Dataset records
::::::::

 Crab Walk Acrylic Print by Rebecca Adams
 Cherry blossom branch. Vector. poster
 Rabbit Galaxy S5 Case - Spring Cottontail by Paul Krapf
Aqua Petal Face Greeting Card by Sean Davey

::::::::

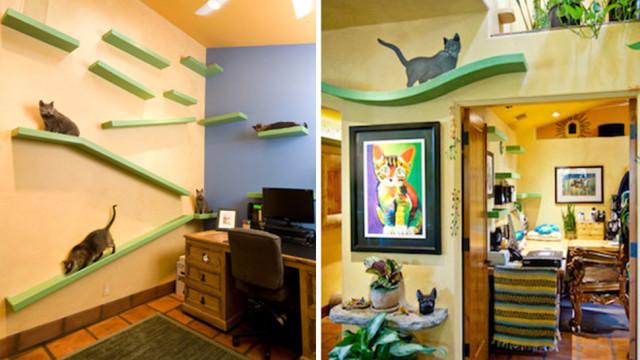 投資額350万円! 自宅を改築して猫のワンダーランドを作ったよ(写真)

::::::::

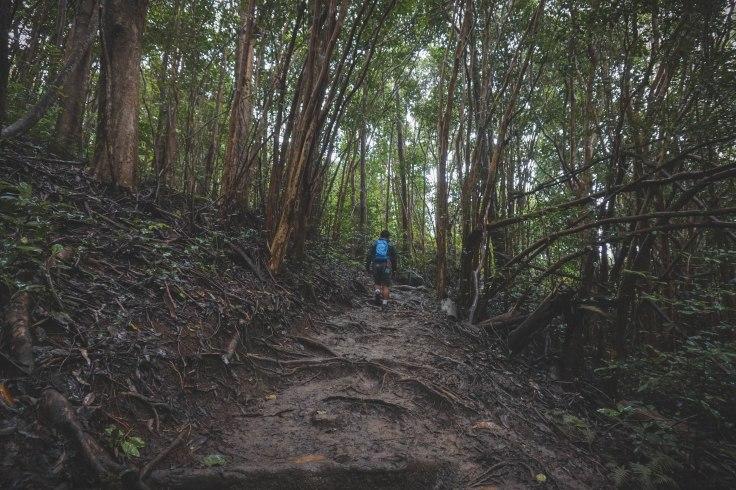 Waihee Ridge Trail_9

::::::::

Activity
Word for word, restate the lines above from the line containing "Crab Walk Acrylic Print by Rebecca Adams" through the line containing "Aqua Petal Face Greeting Card by Sean Davey", with both included and nothing else.

Written response
 Crab Walk Acrylic Print by Rebecca Adams
 Cherry blossom branch. Vector. poster
 Rabbit Galaxy S5 Case - Spring Cottontail by Paul Krapf
Aqua Petal Face Greeting Card by Sean Davey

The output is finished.